Figure 6 : Stratification de dissonances à la mes. 49

Deborah Mawer a remarqué que, dans les Miroirs, un même objet est souvent projeté sur des plans géométriques de taille différente 81 . Or, nous pouvons constater que cette manière de procéder ne s’observe pas uniquement au niveau des reprises motiviques, rythmiques et harmoniques, mais également dans le traitement des matrices gestuelles de l’écriture musicale. Dans l’ensemble, la mes. 49 (figure 5-B) se présente en effet comme une transfiguration de la mes. 11 (figure 2-C), avec son jaillissement de petites notes sur le dernier temps, qui était à son tour, nous l’avons vu, une dilatation des deux derniers bicordes de la première mesure de la pièce (figure 2-A).

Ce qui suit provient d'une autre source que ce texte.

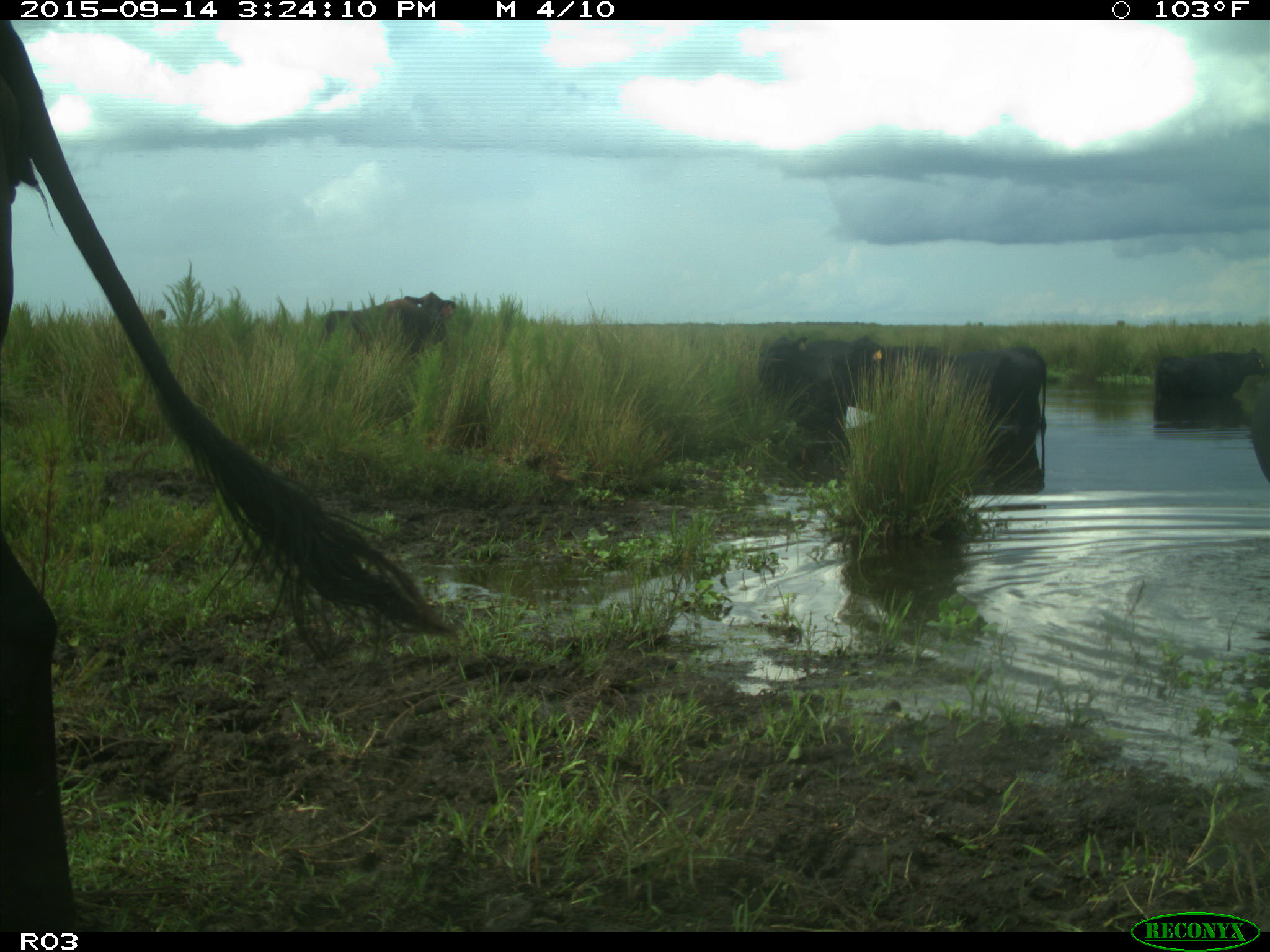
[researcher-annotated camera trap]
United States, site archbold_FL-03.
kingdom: Animalia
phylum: Chordata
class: Mammalia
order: Artiodactyla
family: Bovidae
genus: Bos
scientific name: Bos taurus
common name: domestic cow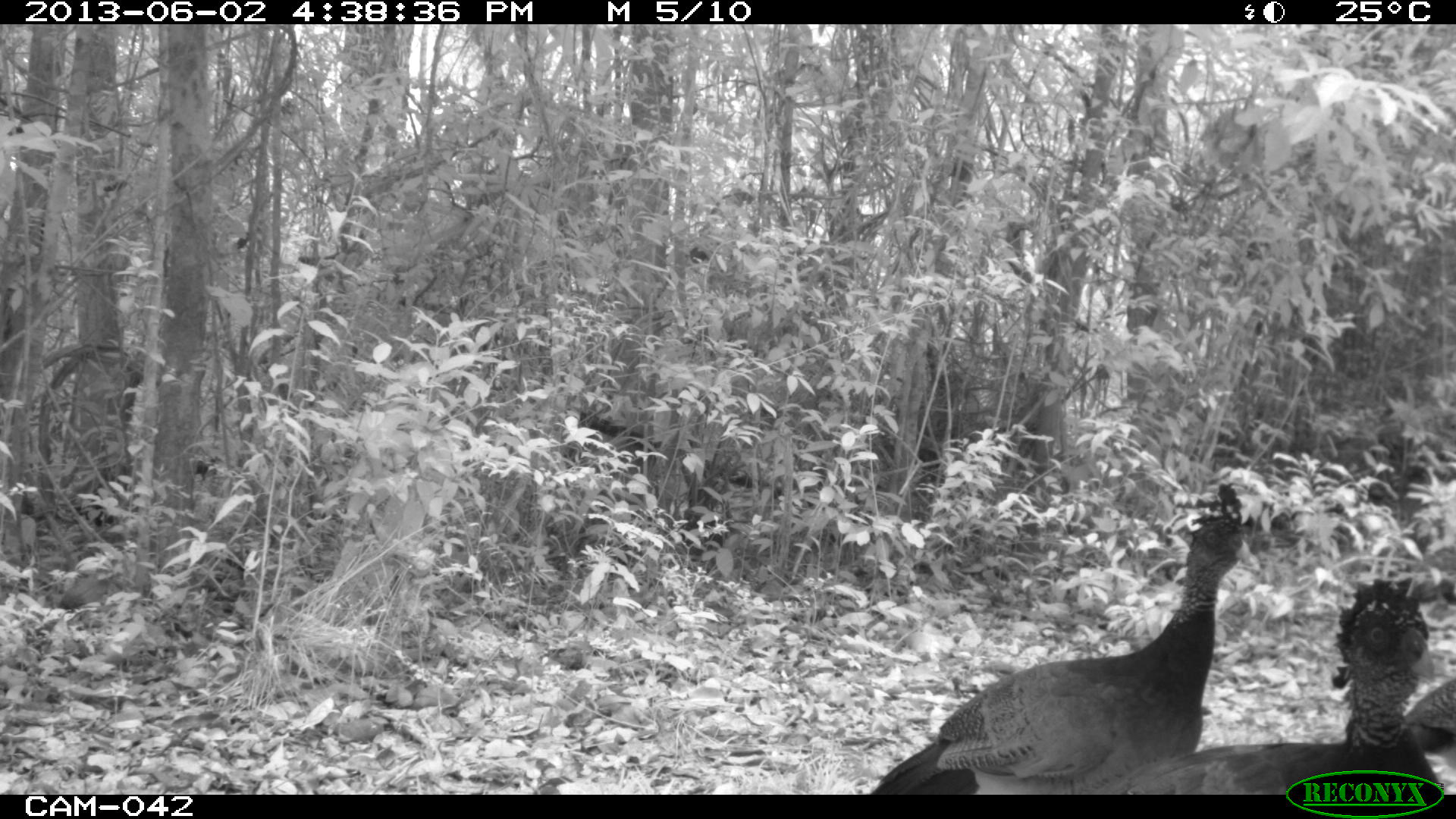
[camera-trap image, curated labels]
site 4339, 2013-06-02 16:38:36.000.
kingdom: Animalia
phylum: Chordata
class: Aves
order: Galliformes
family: Cracidae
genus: Crax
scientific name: Crax rubra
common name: great curassow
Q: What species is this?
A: Crax rubra (great curassow).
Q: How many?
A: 3.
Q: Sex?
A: Female.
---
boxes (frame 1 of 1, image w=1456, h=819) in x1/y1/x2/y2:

Le côté obscur, incarné, torturé, angoissant qui semble alterner ici avec la perception sereine de paysages naturels et de cours d’eau semble ainsi émerger comme l’agrandissement d’un détail du mouvement berçant du début. Dans l’élan, dans la suspension transitoire qui prépare la répétition du geste balançant, un instant presque imperceptible de vertige, de perte de contrôle, de glissement imprévisible s’élargit et se charge en énergie, s’anime et devient poussée, force brute, cri de douleur.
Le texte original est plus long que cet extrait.